Start

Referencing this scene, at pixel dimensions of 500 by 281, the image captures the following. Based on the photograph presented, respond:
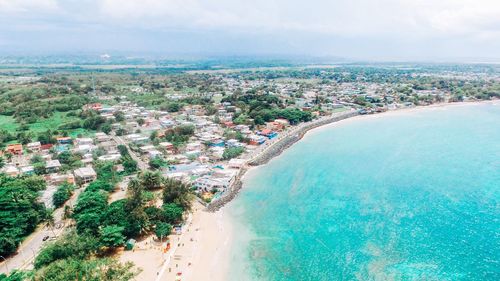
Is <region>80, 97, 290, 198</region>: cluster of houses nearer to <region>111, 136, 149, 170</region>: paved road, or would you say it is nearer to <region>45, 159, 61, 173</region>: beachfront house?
<region>111, 136, 149, 170</region>: paved road

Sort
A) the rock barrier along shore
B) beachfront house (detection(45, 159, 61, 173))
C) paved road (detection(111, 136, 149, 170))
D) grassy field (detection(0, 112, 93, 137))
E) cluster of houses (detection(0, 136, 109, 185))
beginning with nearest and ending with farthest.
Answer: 1. the rock barrier along shore
2. cluster of houses (detection(0, 136, 109, 185))
3. beachfront house (detection(45, 159, 61, 173))
4. paved road (detection(111, 136, 149, 170))
5. grassy field (detection(0, 112, 93, 137))

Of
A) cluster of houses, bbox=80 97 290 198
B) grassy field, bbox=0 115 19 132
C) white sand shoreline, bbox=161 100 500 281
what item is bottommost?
white sand shoreline, bbox=161 100 500 281

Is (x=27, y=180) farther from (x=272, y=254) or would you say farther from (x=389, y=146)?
(x=389, y=146)

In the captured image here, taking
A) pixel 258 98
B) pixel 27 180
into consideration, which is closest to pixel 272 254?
pixel 27 180

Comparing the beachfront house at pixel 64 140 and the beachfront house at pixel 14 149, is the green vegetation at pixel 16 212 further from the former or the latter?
the beachfront house at pixel 64 140

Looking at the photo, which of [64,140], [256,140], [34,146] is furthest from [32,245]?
[256,140]

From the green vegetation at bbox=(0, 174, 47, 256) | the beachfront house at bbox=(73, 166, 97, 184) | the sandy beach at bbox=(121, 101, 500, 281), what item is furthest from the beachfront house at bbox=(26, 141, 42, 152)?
the sandy beach at bbox=(121, 101, 500, 281)
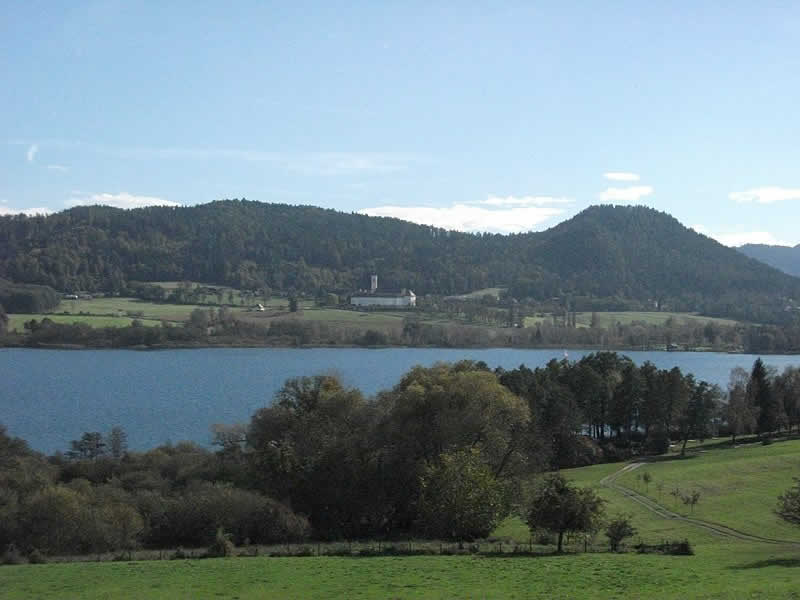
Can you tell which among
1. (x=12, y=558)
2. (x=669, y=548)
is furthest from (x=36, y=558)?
(x=669, y=548)

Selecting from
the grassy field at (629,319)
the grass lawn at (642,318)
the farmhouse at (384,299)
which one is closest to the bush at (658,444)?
the grassy field at (629,319)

End

**Work to do:** Please copy out all of the material above word for word, leaving out the pictures.

**Written answer:**
Referencing this scene, at pixel dimensions of 500 by 281, the image captures the following. Based on the photograph presented, respond:
Is <region>80, 97, 290, 198</region>: cluster of houses nearer to <region>111, 136, 149, 170</region>: paved road, or would you say it is nearer to <region>45, 159, 61, 173</region>: beachfront house?
<region>111, 136, 149, 170</region>: paved road

Sort
A) the rock barrier along shore
B) beachfront house (detection(45, 159, 61, 173))
C) paved road (detection(111, 136, 149, 170))
D) grassy field (detection(0, 112, 93, 137))
E) cluster of houses (detection(0, 136, 109, 185))
beginning with nearest and ending with farthest.
Answer: 1. the rock barrier along shore
2. cluster of houses (detection(0, 136, 109, 185))
3. beachfront house (detection(45, 159, 61, 173))
4. paved road (detection(111, 136, 149, 170))
5. grassy field (detection(0, 112, 93, 137))

Of
A) cluster of houses, bbox=80 97 290 198
B) grassy field, bbox=0 115 19 132
C) white sand shoreline, bbox=161 100 500 281
what item is bottommost?
white sand shoreline, bbox=161 100 500 281

Is (x=27, y=180) farther from (x=272, y=254) or would you say farther from (x=389, y=146)?
(x=389, y=146)

In the captured image here, taking
A) pixel 258 98
B) pixel 27 180
into consideration, which is closest to pixel 272 254?
pixel 27 180

Comparing the beachfront house at pixel 64 140 and the beachfront house at pixel 14 149, is the green vegetation at pixel 16 212 further from the former or the latter?
the beachfront house at pixel 64 140

Looking at the photo, which of [64,140], [256,140], [34,146] is furthest from [32,245]?
[256,140]

From the green vegetation at bbox=(0, 174, 47, 256) | the beachfront house at bbox=(73, 166, 97, 184) | the sandy beach at bbox=(121, 101, 500, 281), what item is furthest from the beachfront house at bbox=(26, 141, 42, 152)?
the sandy beach at bbox=(121, 101, 500, 281)
Can you tell which among
1. (x=12, y=558)
2. (x=669, y=548)
is furthest from (x=36, y=558)?
(x=669, y=548)

Selecting from
the grassy field at (629,319)
the grass lawn at (642,318)
the farmhouse at (384,299)
which one is closest to the bush at (658,444)?
the grassy field at (629,319)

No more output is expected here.